● **WHAT YOU WILL DO**
(a) According to the winter driving tips, how much space should you leave between yourself and the cars in front of you?
(b) Write out the part of the winter driving tips that starts at "Another tip is" and ends at "help correct it.", word for word.
(c) Extend the winter driving tips onward from their final sentence.
[start PAGE EXTRACT]
No matter how well you drive throughout the rest of the year, winter is its own beast, and it’s vital that you know how to navigate it before you head out on snowy, icy roads. With winter officially upon us, read on for crowdsourced tips to help you stay safe on Utah roads.



Christine Wang, Founder of The Ski Girl.

Go slow and steady

One of the most important tips I would give on winter driving is to always go slow and steady while giving plenty of space to the vehicles in front of you. If roads are bad, it can take a lot longer for your vehicle to respond to braking and turning without sliding. You should be going well under the speed limit in inclement weather, and I’d suggest giving at least 100 yards of space between yourself and the cars in front of you.

Another tip is to not slam on the brakes if you do start to slide. This can make things a whole lot worse, and even though it seems counterintuitive, it’s the best thing to do. If you remain at a slow pace, this will limit your need to slam on the brakes. And if you do start to slide, you always want to turn into the slide to help correct it.
[end PAGE EXTRACT]
[start RECORDS SHOWN]
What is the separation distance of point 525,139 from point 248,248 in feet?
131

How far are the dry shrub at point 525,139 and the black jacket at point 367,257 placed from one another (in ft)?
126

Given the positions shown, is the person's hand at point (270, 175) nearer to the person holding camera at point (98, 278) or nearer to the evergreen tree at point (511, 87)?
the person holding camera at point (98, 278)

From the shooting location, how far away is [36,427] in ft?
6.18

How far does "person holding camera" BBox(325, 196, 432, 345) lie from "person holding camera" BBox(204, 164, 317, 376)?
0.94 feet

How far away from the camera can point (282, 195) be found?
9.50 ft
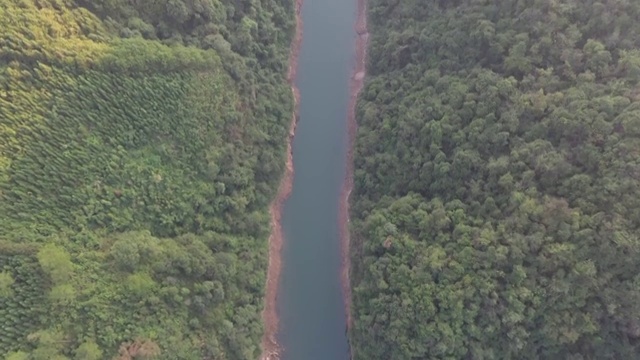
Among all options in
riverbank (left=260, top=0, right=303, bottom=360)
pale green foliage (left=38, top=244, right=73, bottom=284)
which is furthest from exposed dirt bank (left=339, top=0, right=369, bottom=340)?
pale green foliage (left=38, top=244, right=73, bottom=284)

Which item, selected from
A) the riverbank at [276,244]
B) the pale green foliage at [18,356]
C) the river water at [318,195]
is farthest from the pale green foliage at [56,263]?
the river water at [318,195]

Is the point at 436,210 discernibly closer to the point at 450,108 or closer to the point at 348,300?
the point at 450,108

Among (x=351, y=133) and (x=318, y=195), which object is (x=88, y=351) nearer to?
(x=318, y=195)

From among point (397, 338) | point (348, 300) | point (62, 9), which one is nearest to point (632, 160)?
point (397, 338)

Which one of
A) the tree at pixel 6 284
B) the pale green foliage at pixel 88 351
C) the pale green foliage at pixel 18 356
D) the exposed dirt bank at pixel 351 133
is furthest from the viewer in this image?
the exposed dirt bank at pixel 351 133

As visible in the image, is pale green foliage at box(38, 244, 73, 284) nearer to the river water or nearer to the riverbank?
the riverbank

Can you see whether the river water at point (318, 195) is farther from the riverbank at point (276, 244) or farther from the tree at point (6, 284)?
the tree at point (6, 284)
[end RECORDS SHOWN]
● **ANSWERS FOR THE EXERCISE**
(a) At least 100 yards.

(b)
Another tip is to not slam on the brakes if you do start to slide. This can make things a whole lot worse, and even though it seems counterintuitive, it’s the best thing to do. If you remain at a slow pace, this will limit your need to slam on the brakes. And if you do start to slide, you always want to turn into the slide to help correct it.

(c)
Another highly important tip is to have good tires on your vehicle. Even the best winter drivers in the world can’t do much with badly worn tires. Snow tires are always recommended, but all-season radials can work too.

Be a more confident and stay focus

Winter driving can be really intimidating for those who aren’t used to it, and for good reason. Snow and ice make driving dangerous and unpredictable. However, there are a few tips and tricks that can help you be a more confident and safe driver in winter conditions.

Winter driving may make you feel like everything is moving at super speed, but take a deep breath, turn down the music (and maybe give your kids a tablet to keep them as quiet as you can), and make sure your speed is low, and your actions are in slow motion.

When it comes to braking, assume it’ll take you 2-10 times as long to stop, so leave much more space between you and the car ahead of you. You’ll want to start braking much earlier than normal for a stop sign or a red light and start by slowly pumping the brakes to see how your vehicle responds. Then slowly adjust as needed.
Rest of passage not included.